The Refresh feature is available on the Debug menu in Beta builds and is bound to the keyboard shortcut Ctrl+Shift+R. (We expect to change this to F4 in future releases depending on settings selection, hence its nickname.) F4 speeds up the edit/debug cycle by removing the need to shut down the application whenever changes are made to HTML, CSS or JavaScript. The easiest way to think about the feature is as a ‘fast restart’ where the app will be reloaded and then reactivated, without Visual Studio exiting the debugger; this prevents the window layout changes that generally happen when the debugger restarted, along with removing the need to re-launch the host process and reattach the debugger. In most cases F4 will only take a few hundred milliseconds to complete vs. around a second for a full restart of the debugger (in other words, this is about half the time of our current warm F5).

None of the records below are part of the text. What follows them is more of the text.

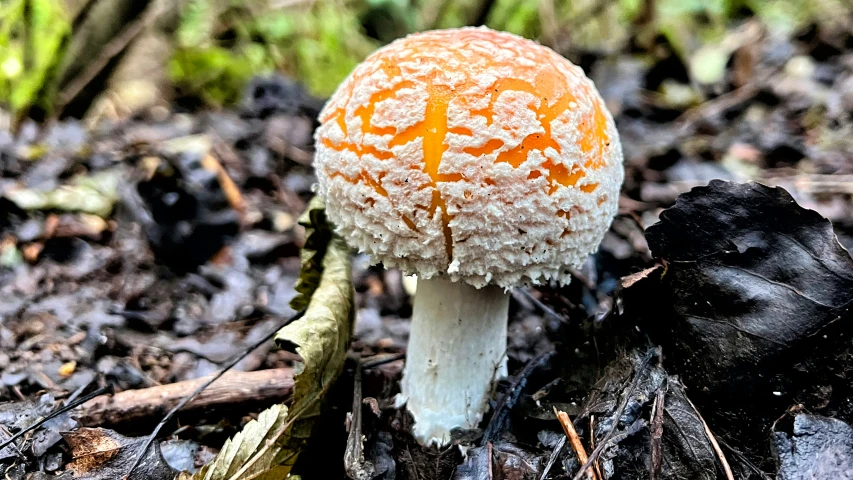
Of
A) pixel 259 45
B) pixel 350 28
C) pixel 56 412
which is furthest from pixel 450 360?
pixel 350 28

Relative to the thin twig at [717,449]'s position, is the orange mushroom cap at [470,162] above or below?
above

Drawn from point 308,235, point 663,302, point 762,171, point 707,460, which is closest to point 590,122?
point 663,302

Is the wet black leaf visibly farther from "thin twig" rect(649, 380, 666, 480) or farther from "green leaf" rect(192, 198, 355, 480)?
"green leaf" rect(192, 198, 355, 480)

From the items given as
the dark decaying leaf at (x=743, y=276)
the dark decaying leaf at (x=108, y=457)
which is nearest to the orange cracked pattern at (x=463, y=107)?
the dark decaying leaf at (x=743, y=276)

You may be wondering why you would ever not use F4. The answer is that you should use it whenever possible since it’s generally faster, but there are certain situations in which F4 is not available. You can change HTML, CSS, or JavaScript content, but adding new files, changing the manifest, modifying resources, or adding new references (along with some other, less common, cases) are not supported. When these situations occur, attempting F4 will bring up a dialog indicating that the pending changes prevent F4 and a conventional F5 is needed.

We’re very excited about introducing F4 with the Beta release and look forward to hearing your feedback! Note that there are a few cases in Beta, which will be fixed before we release, where F4 may not activate the app – the workaround is to use F5, which is always available.

Deployment Types – Remote and Simulator

The default deployment in Visual Studio is to launch the application on the same machine that Visual Studio itself is running on. (We refer to this as “local” deployment.) There are two additional debugger targets: remote, which is useful if you want to deploy to specialized hardware for testing (such as ARM devices, where you cannot run Visual Studio), and simulator, which can be used to test rotation/resolution options, location, and other settings that are difficult or impossible to vary on the host machine when deploying locally.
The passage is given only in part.